#### [研读正文]
....
How OpenStack integrates with Ceph?

1,225 阅读16分钟

What's Ceph

Ceph uniquely delivers object, block, and file storage in one unified system.

按照官方解释,Ceph是一个提供了对象存储、块存储和文件系统服务的统一系统。具备良好的性能、可靠性和可扩展性。

Ceph最早起源于Sage Weil发表的一篇论文Ceph: A Scalable, High-Performance Distributed File System. OSDI 2006: 307-320. Sage A. Weil, Scott A. Brandt, Ethan L. Miller, Darrell D. E. Long, Carlos Maltzahn:,随后贡献给了开源社区,经过数年的发展,目前得到了众多云计算厂商的支持并广泛应用。

Ceph 101

无论是希望在云平台中提供对象存储服务块存储服务,还是希望部署一个Ceph文件系统,所有的Ceph存储集群部署都要具备Ceph Node、网络(如存储网)和Ceph存储集群本身。
....
#### [记录数据]
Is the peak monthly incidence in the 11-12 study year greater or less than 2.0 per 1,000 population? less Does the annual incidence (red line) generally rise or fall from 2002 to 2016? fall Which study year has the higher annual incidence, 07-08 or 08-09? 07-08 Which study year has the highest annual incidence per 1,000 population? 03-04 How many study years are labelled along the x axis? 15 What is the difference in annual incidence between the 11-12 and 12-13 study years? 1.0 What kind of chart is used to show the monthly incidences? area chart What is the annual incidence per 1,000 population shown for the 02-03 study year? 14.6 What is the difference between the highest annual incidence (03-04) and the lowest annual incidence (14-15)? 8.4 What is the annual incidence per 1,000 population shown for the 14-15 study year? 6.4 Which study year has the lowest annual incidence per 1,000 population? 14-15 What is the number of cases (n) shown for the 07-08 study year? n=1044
....
#### [题目 1]
更新Ceph介绍正文中以含“Ceph uniquely delivers”的词句开头、到“网)和Ceph存储集群本身。”为止的部分，把其中的“统一系统”改为“一体化平台”，其余文字照录。
#### [题目 2]
接在Ceph介绍正文的最后一句之后续写下去。

#### [作答区 1]
Ceph uniquely delivers object, block, and file storage in one unified system.

按照官方解释,Ceph是一个提供了对象存储、块存储和文件系统服务的一体化平台。具备良好的性能、可靠性和可扩展性。

Ceph最早起源于Sage Weil发表的一篇论文Ceph: A Scalable, High-Performance Distributed File System. OSDI 2006: 307-320. Sage A. Weil, Scott A. Brandt, Ethan L. Miller, Darrell D. E. Long, Carlos Maltzahn:,随后贡献给了开源社区,经过数年的发展,目前得到了众多云计算厂商的支持并广泛应用。

Ceph 101

无论是希望在云平台中提供对象存储服务块存储服务,还是希望部署一个Ceph文件系统,所有的Ceph存储集群部署都要具备Ceph Node、网络(如存储网)和Ceph存储集群本身。

#### [作答区 2]
Ceph存储集群包含下列组件(或服务):

  • Ceph Monitor - ceph-mon,管理集群状态的映射,包括monitor映射、管理映射、OSD映射和CRUSH映射。这些映射是非常重要的用于各个Ceph守护进程之间协作的集群状态数据,此外还负责daemons和clients之间的鉴权。通常至少需要3个monitors来满足冗余和高可用性。
  • Ceph Manager - ceph-mgr,负责跟踪运行时指标和Ceph集群的当前状态,包括存储率,当前性能指标和系统负载。Ceph Manager还提供了Python模块来管理和暴露Ceph集群信息,包括Ceph Dashboard和REST API。至少需要两个manager来保证高可用。
  • Ceph OSD (Object Storage Deamon) - ceph-osd,存储数据,处理数据赋值、恢复和重新平衡,并通过检查其他Ceph OSD守护进程的心跳来向Ceph monitor和manager提供一些监控信息。通常需要至少3个Ceph OSD才能实现冗余和高可用性。
  • Ceph Metadata Server (Required when running Ceph File System clients) - ceph-mds,代表Ceph文件系统存储元数据(即Ceph块设备和Ceph对象存储不适用MDS)、Ceph的元数据服务器允许POSIX文件系统的用户来执行基本的命令(如ls、find等),而不用将这些负载置于Ceph存储集群之上。

Ceph将数据作为对象,存储到逻辑存储pool中。通过使用CRUSH算法,Ceph计算得出哪一个placement group应该存储对象,然后计算得出哪一个Ceph OSD应当存储placement group。CRUSH算法使得Ceph存储集群具备动态伸缩、重新平衡和回复的能力。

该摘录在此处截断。